Excerpt:

-- START --

Creating the Conditions For Victory: Lessons for DSA From Darializa Avila Chevalier's Campaign
By James I., Data Director for Darializa for Congress, NYC-DSA Steering Representative from the Bronx/Upper Manhattan Branch
Congressional candidate Darializa Avila Chevalier speaks during a rally at King’s Theater on June 18, 2026, in New York City. Photo: Michael M. Santiago/Getty Images
I. Introduction
In the fall of 2025, NYC DSA was riding high after its mayoral candidate, Zohran Mamdani, won the mayoralty in a stunning upset. The chapter's central strategic question quickly became where to contest elections in 2026 to capitalize on that momentum and expand DSA's electoral footprint.

-- END --

Requirements:
Please answer these questions about the campaign article, one line each:
(a) What position does the author hold with Darializa for Congress?
(b) At what venue was the candidate speaking during the rally on June 18, 2026?
(c) Which NYC DSA mayoral candidate won the mayoralty in the fall of 2025?

Listed records:
-- START --

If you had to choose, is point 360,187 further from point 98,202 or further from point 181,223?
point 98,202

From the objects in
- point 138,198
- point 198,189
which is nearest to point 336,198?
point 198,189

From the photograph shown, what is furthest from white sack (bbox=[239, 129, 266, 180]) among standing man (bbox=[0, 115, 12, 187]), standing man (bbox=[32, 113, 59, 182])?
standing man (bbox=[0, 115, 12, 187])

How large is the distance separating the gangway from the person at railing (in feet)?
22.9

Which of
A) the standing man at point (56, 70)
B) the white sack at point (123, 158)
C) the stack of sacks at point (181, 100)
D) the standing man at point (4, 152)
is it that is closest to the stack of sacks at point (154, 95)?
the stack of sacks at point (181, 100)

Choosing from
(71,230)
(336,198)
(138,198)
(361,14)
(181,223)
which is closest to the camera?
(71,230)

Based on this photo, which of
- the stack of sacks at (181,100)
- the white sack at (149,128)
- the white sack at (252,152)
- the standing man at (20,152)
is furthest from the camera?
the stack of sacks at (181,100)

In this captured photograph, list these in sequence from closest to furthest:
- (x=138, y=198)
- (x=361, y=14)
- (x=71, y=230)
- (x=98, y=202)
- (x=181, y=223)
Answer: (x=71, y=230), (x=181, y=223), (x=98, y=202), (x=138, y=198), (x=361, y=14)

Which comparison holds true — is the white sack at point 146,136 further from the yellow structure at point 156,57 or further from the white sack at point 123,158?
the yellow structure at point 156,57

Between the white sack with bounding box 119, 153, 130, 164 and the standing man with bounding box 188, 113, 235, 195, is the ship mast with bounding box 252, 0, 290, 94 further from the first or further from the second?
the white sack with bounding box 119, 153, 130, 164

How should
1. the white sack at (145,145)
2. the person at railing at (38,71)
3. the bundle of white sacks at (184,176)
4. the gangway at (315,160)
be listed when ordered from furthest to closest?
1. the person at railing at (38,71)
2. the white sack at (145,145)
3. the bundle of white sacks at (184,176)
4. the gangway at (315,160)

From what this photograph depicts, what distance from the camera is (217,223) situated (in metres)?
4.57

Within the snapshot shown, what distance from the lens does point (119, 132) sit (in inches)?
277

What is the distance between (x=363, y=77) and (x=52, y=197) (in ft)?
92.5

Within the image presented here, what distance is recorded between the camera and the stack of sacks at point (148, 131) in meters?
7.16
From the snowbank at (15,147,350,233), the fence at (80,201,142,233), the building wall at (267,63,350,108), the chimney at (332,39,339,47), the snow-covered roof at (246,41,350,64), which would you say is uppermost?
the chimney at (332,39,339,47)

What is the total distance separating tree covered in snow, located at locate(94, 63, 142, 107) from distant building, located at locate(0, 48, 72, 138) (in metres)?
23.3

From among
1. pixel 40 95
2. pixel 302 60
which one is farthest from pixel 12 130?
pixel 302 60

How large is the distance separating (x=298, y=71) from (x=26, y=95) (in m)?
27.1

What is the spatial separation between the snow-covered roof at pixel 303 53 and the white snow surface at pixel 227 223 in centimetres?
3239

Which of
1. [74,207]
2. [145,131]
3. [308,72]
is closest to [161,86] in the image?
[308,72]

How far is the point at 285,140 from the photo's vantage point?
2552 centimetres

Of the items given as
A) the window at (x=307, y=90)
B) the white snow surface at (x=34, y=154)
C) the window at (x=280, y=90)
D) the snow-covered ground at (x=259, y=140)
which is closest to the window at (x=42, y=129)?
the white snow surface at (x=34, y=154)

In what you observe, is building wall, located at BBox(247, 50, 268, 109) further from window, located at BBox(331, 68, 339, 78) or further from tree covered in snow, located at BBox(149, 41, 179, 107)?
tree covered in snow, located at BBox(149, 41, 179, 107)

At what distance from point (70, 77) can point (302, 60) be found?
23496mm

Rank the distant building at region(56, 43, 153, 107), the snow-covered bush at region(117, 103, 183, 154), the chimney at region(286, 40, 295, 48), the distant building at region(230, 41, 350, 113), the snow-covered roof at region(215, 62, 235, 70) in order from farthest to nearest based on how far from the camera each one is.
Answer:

-- END --

Task solution:
(a) Data Director
(b) King's Theater
(c) Zohran Mamdani